> [WHAT IS BEING ASKED] Your job is to return each record exactly, minus any pictures.

Collected data:
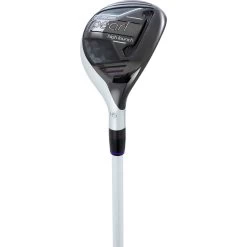 Benross Hybrid Pearl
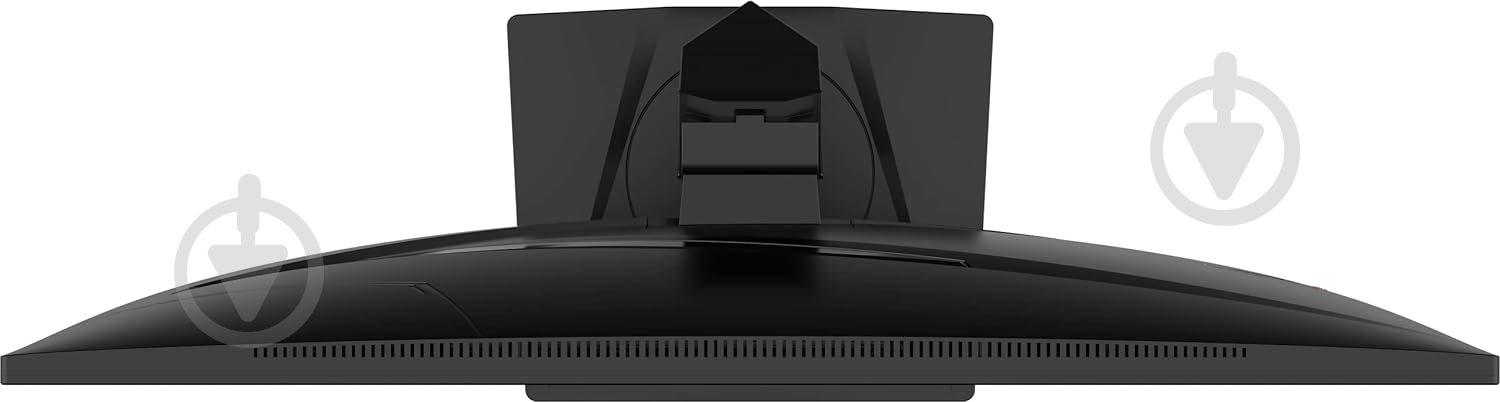 Монитор MSI G274QPX 27" (G274QPX) - фото 5 Монитор MSI G274QPX 27" (G274QPX) - фото 5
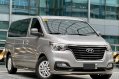 2019 Hyundai Starex  2.5 CRDi GLS 5 AT(Diesel Swivel) in Makati, Metro Manila-2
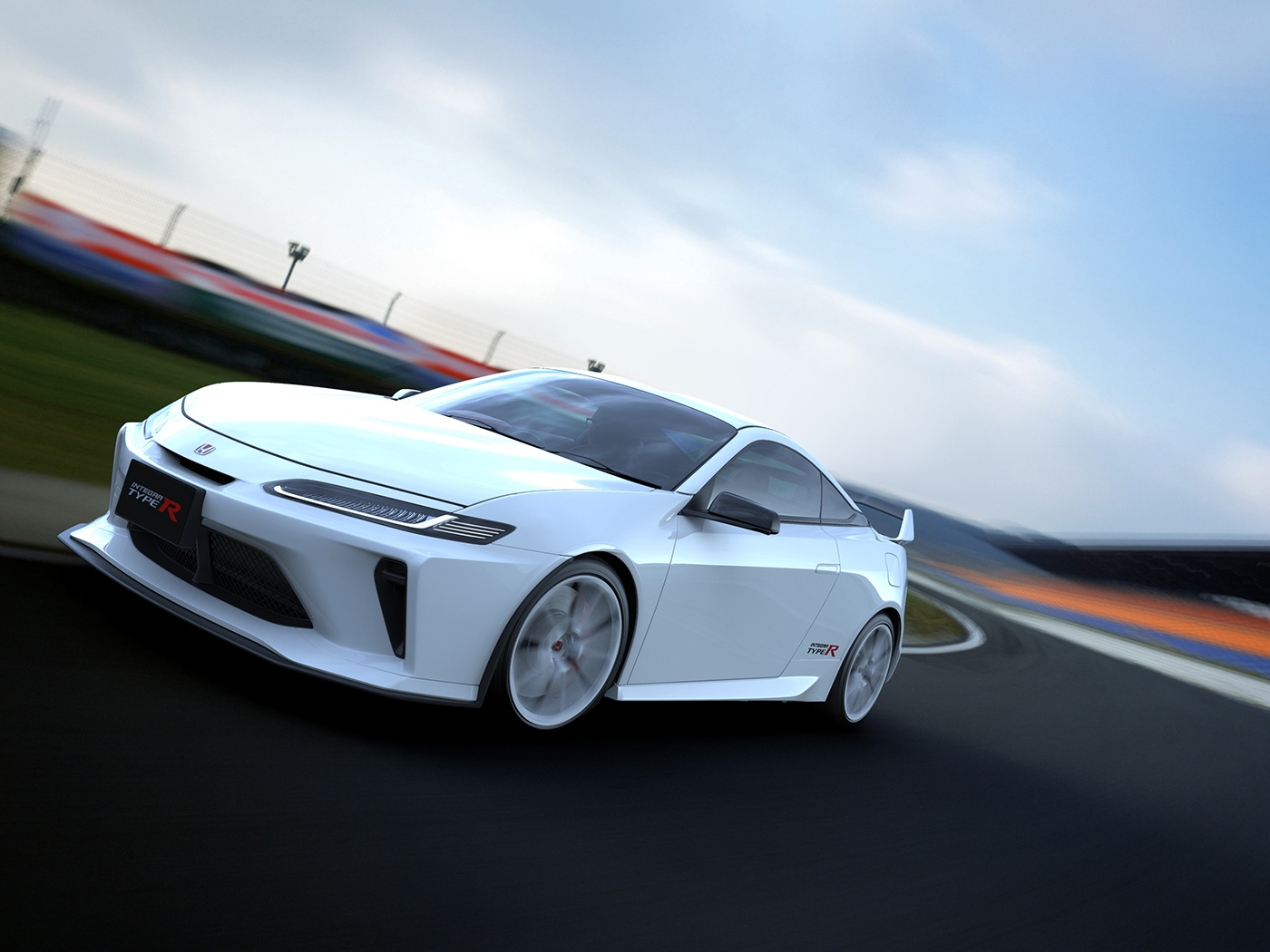 automobile，Hand drawn，Appearance design，batch production，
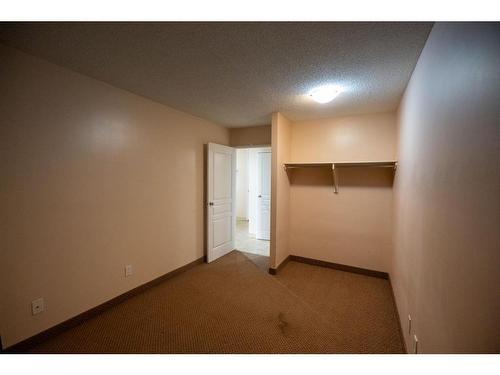 304-11721 Macdonald Drive, Fort Mcmurray, AB - Indoor Photo Showing Other Room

> [SOLVED EXERCISE]
 Benross Hybrid Pearl
 Монитор MSI G274QPX 27" (G274QPX) - фото 5 Монитор MSI G274QPX 27" (G274QPX) - фото 5
 2019 Hyundai Starex  2.5 CRDi GLS 5 AT(Diesel Swivel) in Makati, Metro Manila-2
 automobile，Hand drawn，Appearance design，batch production，
 304-11721 Macdonald Drive, Fort Mcmurray, AB - Indoor Photo Showing Other Room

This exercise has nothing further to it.